CAN SOMEBODY HERE IN THE FORUM RECOMMEND ANOTHER GAEL BERNAL GARCIA'S FILM 
 I AM WILLING TO WATCH MORE OF HIS MOVIES.


----------



## OhCaptain

Ahlex said:
			
		

> I AM HOPING TO WATCH MORE OF HIS FILMS.
> CAN SOMEBODY HERE IN THE FORUM RECOMMEND ANOTHER GAEL BERNAL GARCIA'S FILM
> I AM WILLING TO WATCH MORE OF HIS MOVIES.


 
Hi there Ahlex, I can only think of "Diarios de motocicleta"...


Hope you like it!

Hasta la victoria... siempre!

Pato


----------



## Ahlex

Hi There Ohcaptain..... 

I Will Be Looking For That Film I Just Hope That Is Not An Old Movie And I Could Still Find It.I Really Like Gael's Acting Styles And All His Movies Really Are Of Great Stories taht touches my heart everytime I watched it, Not To Mention He Is So Hermoso Y Tambien He Got A Very Captivating Eyes....jejejeje 


Gracias Por Su Repuesta


----------



## BasedowLives

diarios de motocicleta is really good.

i believe it came out here in 2004 so it's fairly new.

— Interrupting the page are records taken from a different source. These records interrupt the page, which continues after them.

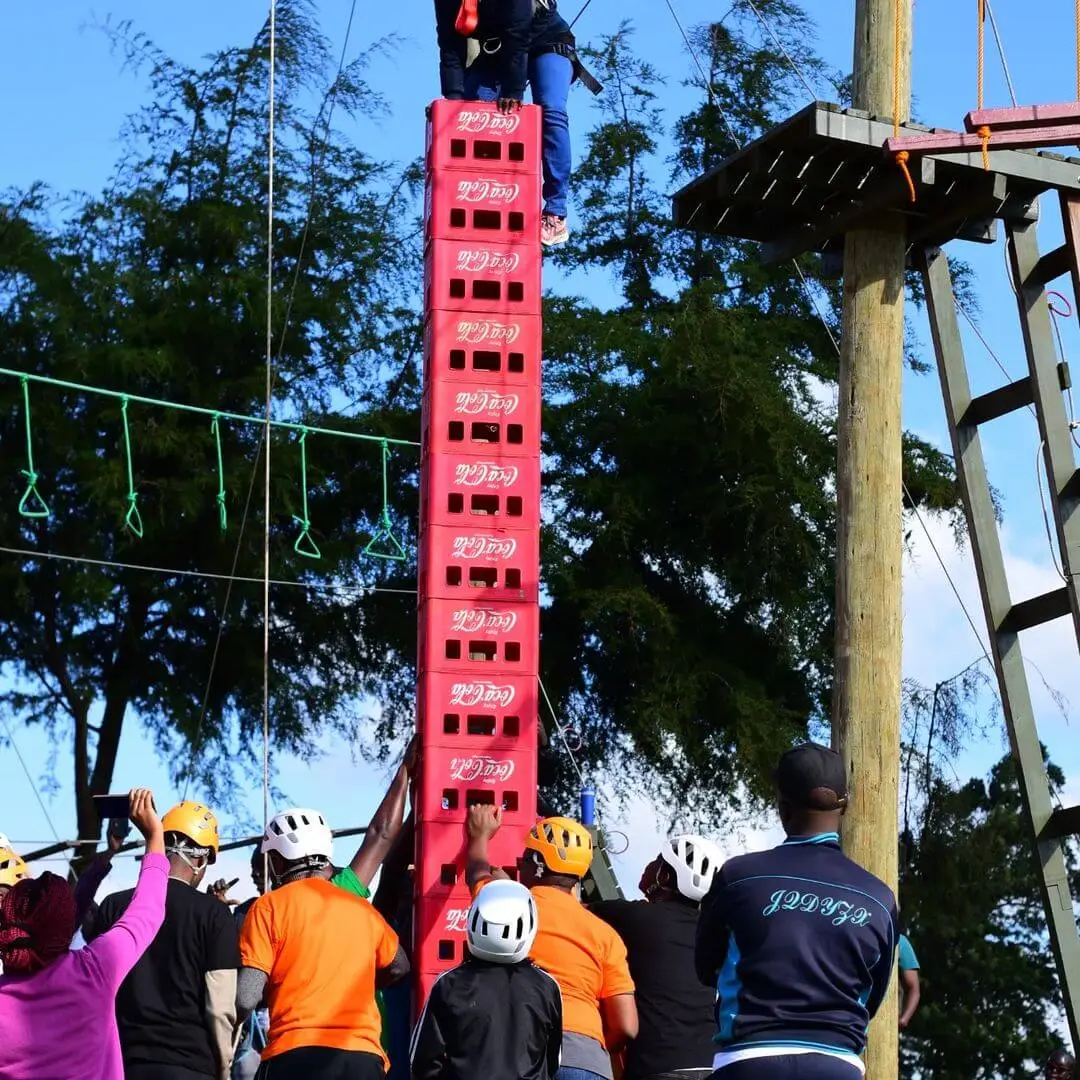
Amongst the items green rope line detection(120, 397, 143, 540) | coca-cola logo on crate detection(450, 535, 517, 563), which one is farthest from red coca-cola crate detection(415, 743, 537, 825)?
green rope line detection(120, 397, 143, 540)

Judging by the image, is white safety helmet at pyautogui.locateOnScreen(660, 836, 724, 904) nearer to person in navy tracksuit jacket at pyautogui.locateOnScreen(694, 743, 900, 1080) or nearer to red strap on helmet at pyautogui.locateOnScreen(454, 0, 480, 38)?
person in navy tracksuit jacket at pyautogui.locateOnScreen(694, 743, 900, 1080)

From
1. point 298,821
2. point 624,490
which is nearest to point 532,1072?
point 298,821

makes me want to visit south america badly.


----------



## o'clock

Hola,

Otras de Amenábar:

Los otros
Tesis
Abre los ojos

¡fascinantes!

http://es.movies.yahoo.com/db/p/2/0/206009.html

Un saludo cordial


----------



## plaermavida

Mi vida sin mi, de Isabel Coixet


----------